▶ **TASK TO CARRY OUT**:
Copy the records word for word, from the line containing "Is point (770, 265)" through the final line of the records.
Start of EXTRACTED ENTRIES
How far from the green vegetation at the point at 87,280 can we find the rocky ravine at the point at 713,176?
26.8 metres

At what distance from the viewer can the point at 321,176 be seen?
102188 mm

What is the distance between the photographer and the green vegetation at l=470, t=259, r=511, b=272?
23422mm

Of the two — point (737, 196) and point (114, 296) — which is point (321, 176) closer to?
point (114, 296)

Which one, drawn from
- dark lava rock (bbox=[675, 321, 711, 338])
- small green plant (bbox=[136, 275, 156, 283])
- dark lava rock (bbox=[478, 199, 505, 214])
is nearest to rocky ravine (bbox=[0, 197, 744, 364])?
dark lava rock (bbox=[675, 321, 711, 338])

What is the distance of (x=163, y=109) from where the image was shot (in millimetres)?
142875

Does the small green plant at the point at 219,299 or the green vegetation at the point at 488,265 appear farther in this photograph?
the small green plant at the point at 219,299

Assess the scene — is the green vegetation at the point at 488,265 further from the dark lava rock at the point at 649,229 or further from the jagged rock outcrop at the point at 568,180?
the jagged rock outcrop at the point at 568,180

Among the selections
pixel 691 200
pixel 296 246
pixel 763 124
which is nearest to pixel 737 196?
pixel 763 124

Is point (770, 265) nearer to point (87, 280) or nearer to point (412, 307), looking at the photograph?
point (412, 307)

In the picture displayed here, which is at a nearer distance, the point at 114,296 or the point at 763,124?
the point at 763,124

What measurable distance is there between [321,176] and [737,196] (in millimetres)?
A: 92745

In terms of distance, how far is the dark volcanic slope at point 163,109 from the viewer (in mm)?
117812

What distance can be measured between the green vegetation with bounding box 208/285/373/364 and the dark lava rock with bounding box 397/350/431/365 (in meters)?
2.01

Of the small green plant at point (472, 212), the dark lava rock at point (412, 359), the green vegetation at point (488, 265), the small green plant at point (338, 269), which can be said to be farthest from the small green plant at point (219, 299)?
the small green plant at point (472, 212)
End of EXTRACTED ENTRIES
▶ **ANSWER TO THIS PROBLEM**:
Is point (770, 265) nearer to point (87, 280) or nearer to point (412, 307), looking at the photograph?
point (412, 307)

In the picture displayed here, which is at a nearer distance, the point at 114,296 or the point at 763,124?
the point at 763,124

What measurable distance is there between [321,176] and [737,196] (in millimetres)?
A: 92745

In terms of distance, how far is the dark volcanic slope at point 163,109 from the viewer (in mm)?
117812

What distance can be measured between the green vegetation with bounding box 208/285/373/364 and the dark lava rock with bounding box 397/350/431/365 (in meters)?
2.01

Of the small green plant at point (472, 212), the dark lava rock at point (412, 359), the green vegetation at point (488, 265), the small green plant at point (338, 269), which can be said to be farthest from the small green plant at point (219, 299)?
the small green plant at point (472, 212)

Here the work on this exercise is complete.